The process of nature permits and construction activities must change
WWF-NL has regularly expressed concerns about the inadequate supervision and enforcement of nature permits and (illegal) construction activities along (particularly) the coast. The report of the Human Environment and Transport Inspectorate (ILT) and a study commissioned by WWF-NL confirm that processes surrounding permit granting in the Caribbean Netherlands are not transparent or are not applied properly. The recommendations of the ILT report provide guidelines for improving this.
On 16 June 2023, the Ministry of Infrastructure and Water Management published a report by the Human Environment and Transport Inspectorate (ILT). The report is about the implementation of VTH tasks for the environment, construction and nature by the public entities of Bonaire, St. Eustatius and Saba. VTH stands for Licensing, Supervision and Enforcement. WWF-NL welcomes the research and recommendations that are made. It is good that this report now provides clarity and makes recommendations for improvement.
Based on its own research, WWF-NL has the same findings as the ILT. Protection of the corals of the Caribbean Netherlands is important for nature and biodiversity, but also to support the economy of the islands. The economy and prosperity on the islands are strongly related to a flourishing tourism industry. The corals surrounding the islands is what attracts tourism. However, in large (construction) projects, the effects on nature and the environment, and therefore the corals, are often insufficiently taken into account.
For example, illegal beaches have been built on Bonaire (which wash away and end up on the corals and suffocate it), or the illegal development of roads and buildings for a resort on St. Eustatius, as a result of which waste and building materials wash into the sea, onto the corals. Nature and the corals, which are so important to the economy of the islands, pay the price. In the choices that are made for economic developments on the islands, insufficient attention is paid to the effects on nature and corals in particular. Moreover, the Dutch government has not shown sufficient responsibility for this.
With the results and recommendations of the ILT report, steps can now be taken to improve this. We applaud one of the recommendations, to create more distance between the local government and the issuing of permits through an environmental service.

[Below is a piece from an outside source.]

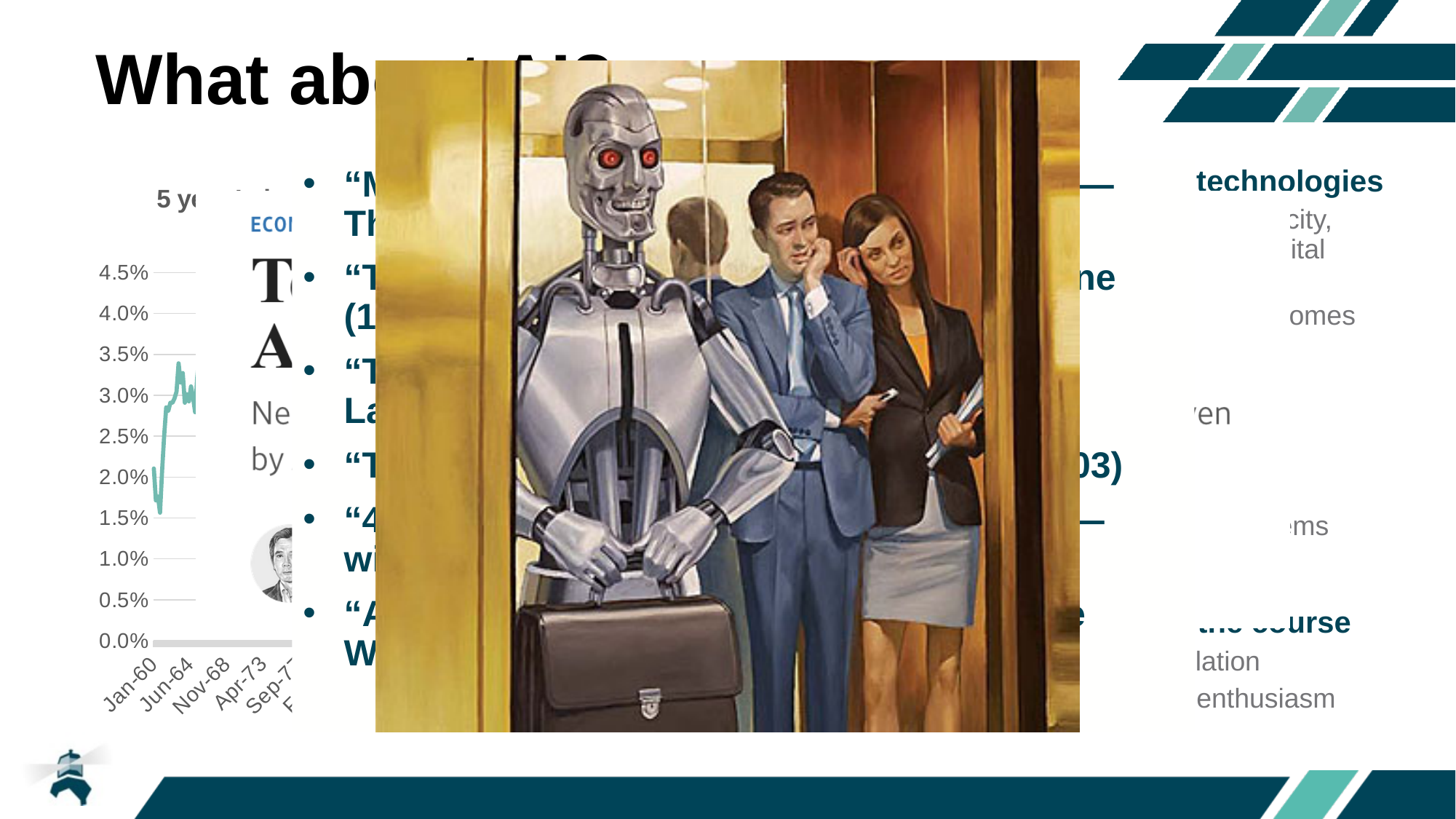
Does the line in the chart on the left rise or fall between Jan-60 and Jun-64? rise What is the highest tick shown on the y axis of the chart on the left? 4.5% What is the first label on the x axis of the chart on the left? Jan-60 What kind of chart is shown on the left of the slide? line chart In the chart on the left, is the highest visible value of the line (around Jun-64) greater or less than 3.0%? greater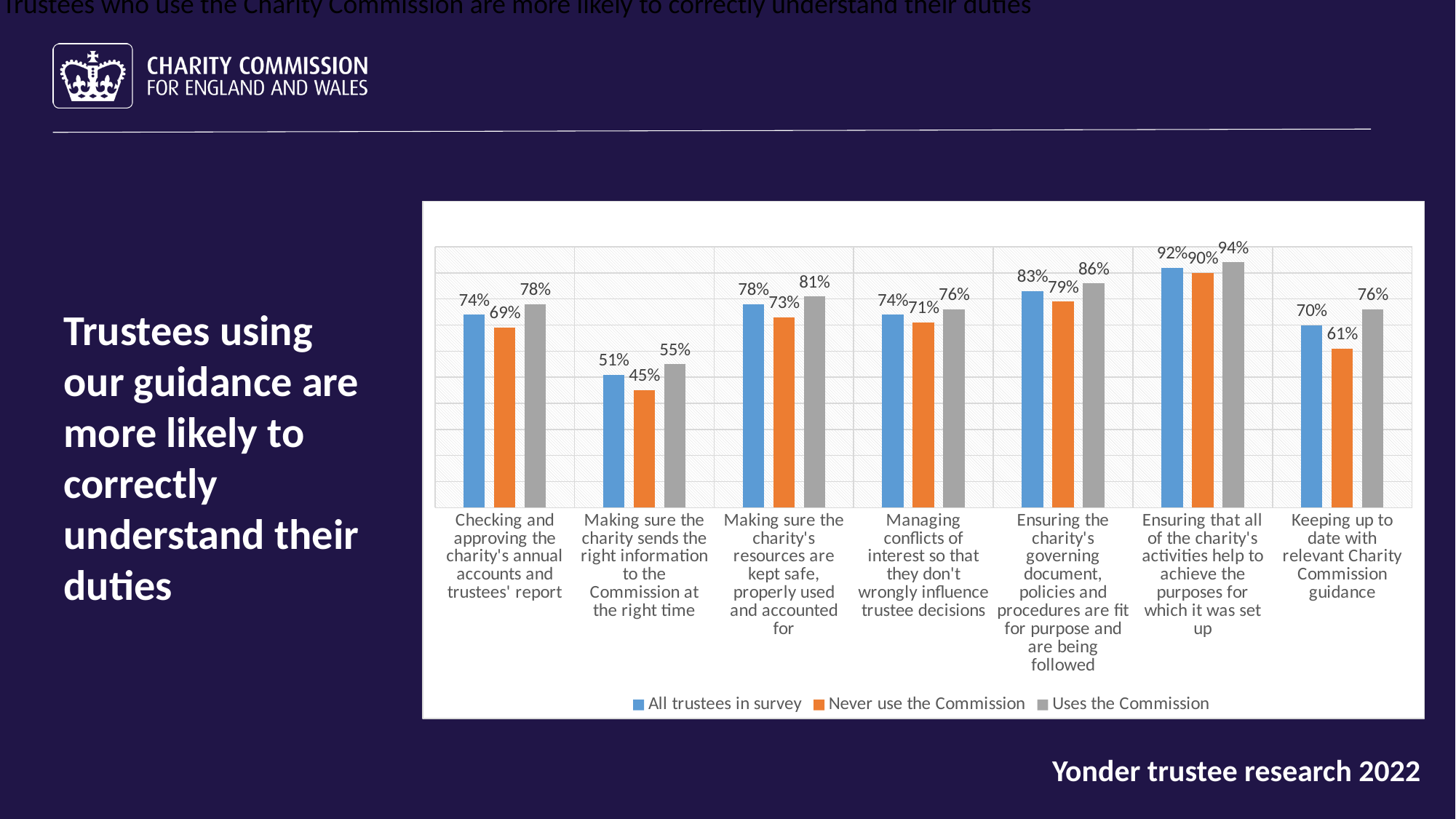
For managing conflicts of interest, which is larger: the value for 'All trustees in survey' or for 'Never use the Commission'? All trustees in survey What is the value for 'Uses the Commission' for keeping up to date with relevant Charity Commission guidance? 76% How many series does the chart legend list? 3 What kind of chart is shown on the slide? Bar chart How many duties (categories) are shown on the x axis of the chart? 7 Which colour represents the 'Never use the Commission' series in the chart? Orange What is the difference between 'Uses the Commission' and 'Never use the Commission' for keeping up to date with relevant Charity Commission guidance? 15% What is the value for 'All trustees in survey' for ensuring the charity's governing document, policies and procedures are fit for purpose and are being followed? 83% What percentage of trustees who never use the Commission correctly understand the duty of making sure the charity sends the right information to the Commission at the right time? 45% Which duty has the lowest value for the 'Never use the Commission' series? Making sure the charity sends the right information to the Commission at the right time What is the difference between 'Uses the Commission' and 'Never use the Commission' for checking and approving the charity's annual accounts and trustees' report? 9% Which duty has the highest value for the 'Uses the Commission' series? Ensuring that all of the charity's activities help to achieve the purposes for which it was set up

This would bring the working method for the Caribbean Netherlands in line with the working method of other municipalities in the Netherlands on the European mainland. The conclusion that more staff and support should be made available is also recognizable. A third important recommendation is the establishment of buffer zones and sensitive areas, from a nature point of view. This would mean that the protection of nature and biodiversity in vulnerable areas would be better considered in the assessment of permit applications.